Kaija Saariaho, magicienne des sons et des voix, une des plus grandes figures de la création musicale de notre temps, nous a quittés.
Dans sa Finlande musicale, elle découvre dès 6 ans la gourmandise sonore et multiplie les instruments : le piano, puis le violon et l’orgue, avant d’exercer son oreille à la diversité des sons chez le disquaire ou dans les concerts qu’elle écume, adolescente. Quelques années plus tard à l’Académie Sibelius d’Helsinki, elle étudie la composition auprès du grand Paavo Heininen et découvre là sa voie. Jongler avec les sons, créer des textures musicales inconnues, raconter une histoire – poétique ou poignante – à partir de notes tracées sur le papier… ou plutôt de perceptions glanées sur le spectre du son. Si en 1977, avec ses amis compositeurs, dont Magnus Lindberg et Esa-Pekka Salonen, elle fonde le collectif Korvat auki (oreilles ouvertes en finnois) pour promouvoir la musique d’aujourd’hui, bien au-delà de la terre de Sibelius, ce sont les oreilles du monde qu’elle aura ouvertes et des liens d’amitié indéfectibles qu’elle aura tissés.

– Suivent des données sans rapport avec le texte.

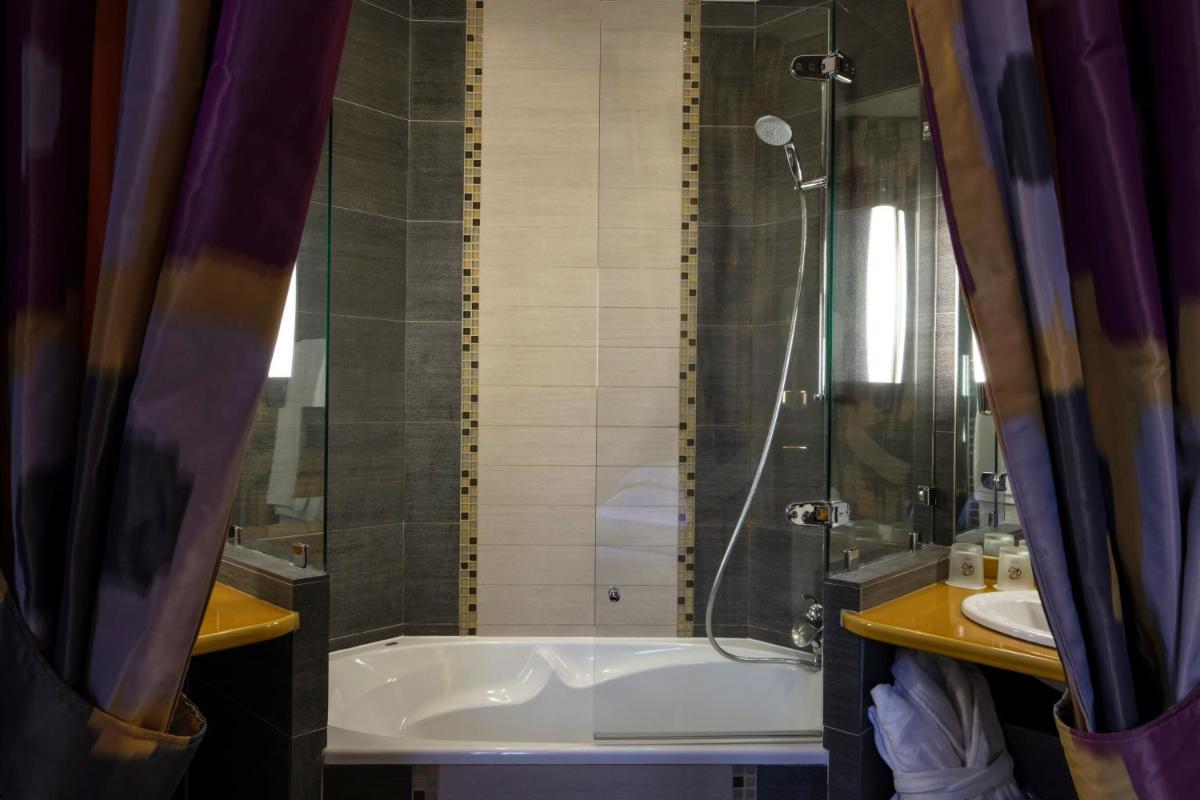 Hôtel Regent's Garden - Astotel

Curieuse des ailleurs et voyageuse du son, c’est en arrivant à Paris et à l’IRCAM au début des années 1980 que Kaija Saariaho découvre l’instrument ultime : l’ordinateur. En lui ouvrant les portes de la musique spectrale, l’électronique devient méthode de composition, où instruments et expérimentations sonores se répondent pour écrire une musique aux couleurs nouvelles. Dans Laconisme de l’aile, première composition pour soliste en 1982, la flûte devient voix, part d’un chuchotement et finit par oser se dévoiler à nous, cristalline.
Dans les années 1980 et 1990, elle crée en affirmant son style des dizaines de pièces pour orchestre et solistes… et bientôt la voix, à partir du Château de l’âme composé pour le festival de Salzbourg, en 1996. Avec ce château intérieur au sein duquel instruments, voix soliste et chœurs se répondent, Kaija Saariaho fait ses premiers pas dans l’univers vocal. En 2000, L’Amour de loin, idylle médiévale et transméditerranéenne sur un livret d’Amin Maalouf, mis en scène par Peter Sellars, est son premier opéra, devenu pierre angulaire du genre. C’est ainsi déjà un chef d’œuvre du répertoire, composé par une femme, qui entre en 2016 au Metropolitan Opera de New York.
Si Kaija Saariaho continue à composer des pièces instrumentales poétiques, des Sept papillons volant sous l’archet du violoncelle d’Ansi Karttunen à D’om le vrai sens pour la clarinette déambulatoire de Kari Kriikku, ses opéras la distinguent. À chaque nouvelle œuvre, grande parmi les grands, Kaija Saariaho frappe au cœur le public et rend au genre lyrique vigueur et panache. Avec Adriana Mater, puis Emilie, ou encore l’oratorio La passion de Simone, elle met à l’honneur des héroïnes aux personnalités singulières, de la mère en temps de guerre d’Amin Maalouf, à la scientifique Emilie du Châtelet ou la philosophe Simone Weil. Internationalement reconnue, Kaija Saariaho fait enfin exploser tous les codes, avec Innocence un opéra-thriller, génial coup de poing musical, vocal, scénique, acclamé dans le monde entier depuis sa création aixoise en 2021.
Kaija Saariaho aura composé même dans la maladie, lorsque son concerto pour trompette sera créé le 24 août prochain à Helsinki, c’est en regardant vers Orion que son public lui dira encore une fois merci.
J’adresse à son époux Jean-Baptiste Barrière, à ses enfants Aleksi et Aliisa Neige et à ses proches mes plus sincères condoléances.